◆ **Exercise instructions**
Render every line of the records, from the line containing "As portrayed in" through the end, as a Markdown table with the columns Row and Line. Skip blank lines.

◆ **Data rows**
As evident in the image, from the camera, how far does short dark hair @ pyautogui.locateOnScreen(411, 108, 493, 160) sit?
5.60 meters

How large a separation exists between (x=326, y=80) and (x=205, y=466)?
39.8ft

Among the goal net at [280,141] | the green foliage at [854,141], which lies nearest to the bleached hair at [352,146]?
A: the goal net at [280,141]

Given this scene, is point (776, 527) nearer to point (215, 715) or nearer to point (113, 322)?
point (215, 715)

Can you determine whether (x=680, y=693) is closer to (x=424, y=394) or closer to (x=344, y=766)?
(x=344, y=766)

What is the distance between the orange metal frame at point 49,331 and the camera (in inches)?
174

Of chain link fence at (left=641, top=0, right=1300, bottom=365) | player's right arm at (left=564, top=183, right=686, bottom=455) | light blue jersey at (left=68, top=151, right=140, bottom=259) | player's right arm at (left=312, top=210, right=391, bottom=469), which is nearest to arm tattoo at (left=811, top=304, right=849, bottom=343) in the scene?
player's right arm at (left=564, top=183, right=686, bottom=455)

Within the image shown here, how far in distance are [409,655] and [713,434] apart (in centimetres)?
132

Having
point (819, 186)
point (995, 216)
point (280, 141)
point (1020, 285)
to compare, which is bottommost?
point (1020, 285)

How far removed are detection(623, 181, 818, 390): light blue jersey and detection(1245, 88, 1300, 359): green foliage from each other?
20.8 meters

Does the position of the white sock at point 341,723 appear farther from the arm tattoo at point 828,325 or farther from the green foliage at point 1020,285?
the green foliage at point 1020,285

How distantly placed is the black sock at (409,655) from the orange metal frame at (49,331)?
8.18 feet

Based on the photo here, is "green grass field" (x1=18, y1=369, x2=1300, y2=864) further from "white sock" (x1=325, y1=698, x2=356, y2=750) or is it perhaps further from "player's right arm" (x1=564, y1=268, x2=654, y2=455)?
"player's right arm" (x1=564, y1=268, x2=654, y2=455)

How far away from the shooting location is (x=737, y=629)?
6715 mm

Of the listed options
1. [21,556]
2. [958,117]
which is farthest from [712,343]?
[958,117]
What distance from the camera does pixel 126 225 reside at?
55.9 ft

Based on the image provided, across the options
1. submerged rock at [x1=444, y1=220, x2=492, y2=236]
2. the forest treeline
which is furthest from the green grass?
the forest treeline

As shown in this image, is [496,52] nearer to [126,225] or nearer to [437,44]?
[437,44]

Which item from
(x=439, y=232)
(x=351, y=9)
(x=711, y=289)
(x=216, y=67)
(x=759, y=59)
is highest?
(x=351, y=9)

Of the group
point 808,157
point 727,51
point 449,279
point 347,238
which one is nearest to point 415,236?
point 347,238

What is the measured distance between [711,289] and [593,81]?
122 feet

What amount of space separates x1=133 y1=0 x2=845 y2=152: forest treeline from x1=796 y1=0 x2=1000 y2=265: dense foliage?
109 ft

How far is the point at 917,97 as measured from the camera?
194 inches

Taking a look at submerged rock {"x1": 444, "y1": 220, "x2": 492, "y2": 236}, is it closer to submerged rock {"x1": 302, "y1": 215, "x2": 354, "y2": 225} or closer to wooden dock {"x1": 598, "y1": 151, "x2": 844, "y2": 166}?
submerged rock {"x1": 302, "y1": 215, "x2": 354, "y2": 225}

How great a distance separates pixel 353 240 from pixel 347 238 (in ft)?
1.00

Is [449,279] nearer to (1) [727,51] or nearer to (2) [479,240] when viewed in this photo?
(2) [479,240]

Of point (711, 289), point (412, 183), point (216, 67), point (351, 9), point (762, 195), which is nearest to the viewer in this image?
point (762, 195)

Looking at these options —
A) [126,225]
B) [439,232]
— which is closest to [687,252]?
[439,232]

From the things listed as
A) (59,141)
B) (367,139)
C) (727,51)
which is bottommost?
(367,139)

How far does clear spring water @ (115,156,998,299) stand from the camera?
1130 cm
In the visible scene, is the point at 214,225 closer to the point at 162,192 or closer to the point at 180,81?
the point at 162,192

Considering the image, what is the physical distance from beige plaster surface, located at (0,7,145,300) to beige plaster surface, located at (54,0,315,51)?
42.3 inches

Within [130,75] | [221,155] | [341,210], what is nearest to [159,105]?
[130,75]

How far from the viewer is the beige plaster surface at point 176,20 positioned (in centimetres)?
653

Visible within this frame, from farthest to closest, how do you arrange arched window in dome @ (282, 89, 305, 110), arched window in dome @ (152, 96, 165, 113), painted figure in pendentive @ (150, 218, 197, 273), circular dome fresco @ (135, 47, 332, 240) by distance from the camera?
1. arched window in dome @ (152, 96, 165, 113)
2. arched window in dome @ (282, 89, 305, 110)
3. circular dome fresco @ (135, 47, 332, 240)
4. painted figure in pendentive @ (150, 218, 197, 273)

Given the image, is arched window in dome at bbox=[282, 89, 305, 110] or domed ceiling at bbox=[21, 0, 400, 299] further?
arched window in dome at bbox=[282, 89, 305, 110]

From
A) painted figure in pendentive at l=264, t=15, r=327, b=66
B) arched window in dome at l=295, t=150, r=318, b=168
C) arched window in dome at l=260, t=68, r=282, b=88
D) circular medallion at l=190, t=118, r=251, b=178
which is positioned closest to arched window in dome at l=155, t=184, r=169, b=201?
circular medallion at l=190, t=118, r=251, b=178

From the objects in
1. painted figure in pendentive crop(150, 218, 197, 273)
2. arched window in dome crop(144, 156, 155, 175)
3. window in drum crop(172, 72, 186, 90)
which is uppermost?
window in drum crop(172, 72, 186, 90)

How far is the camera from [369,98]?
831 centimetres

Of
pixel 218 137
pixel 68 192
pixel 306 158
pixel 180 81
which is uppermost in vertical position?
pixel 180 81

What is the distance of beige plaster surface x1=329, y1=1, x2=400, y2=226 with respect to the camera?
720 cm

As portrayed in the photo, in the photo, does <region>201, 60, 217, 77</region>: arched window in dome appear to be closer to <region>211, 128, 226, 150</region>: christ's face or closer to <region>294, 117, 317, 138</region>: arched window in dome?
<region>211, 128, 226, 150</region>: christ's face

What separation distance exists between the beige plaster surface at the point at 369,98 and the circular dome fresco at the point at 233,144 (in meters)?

◆ **Full answer**
| Row | Line |
|---|---|
| 1 | As portrayed in the photo, in the photo, does <region>201, 60, 217, 77</region>: arched window in dome appear to be closer to <region>211, 128, 226, 150</region>: christ's face or closer to <region>294, 117, 317, 138</region>: arched window in dome? |
| 2 | <region>211, 128, 226, 150</region>: christ's face |
| 3 | What separation distance exists between the beige plaster surface at the point at 369,98 and the circular dome fresco at the point at 233,144 (in meters)? |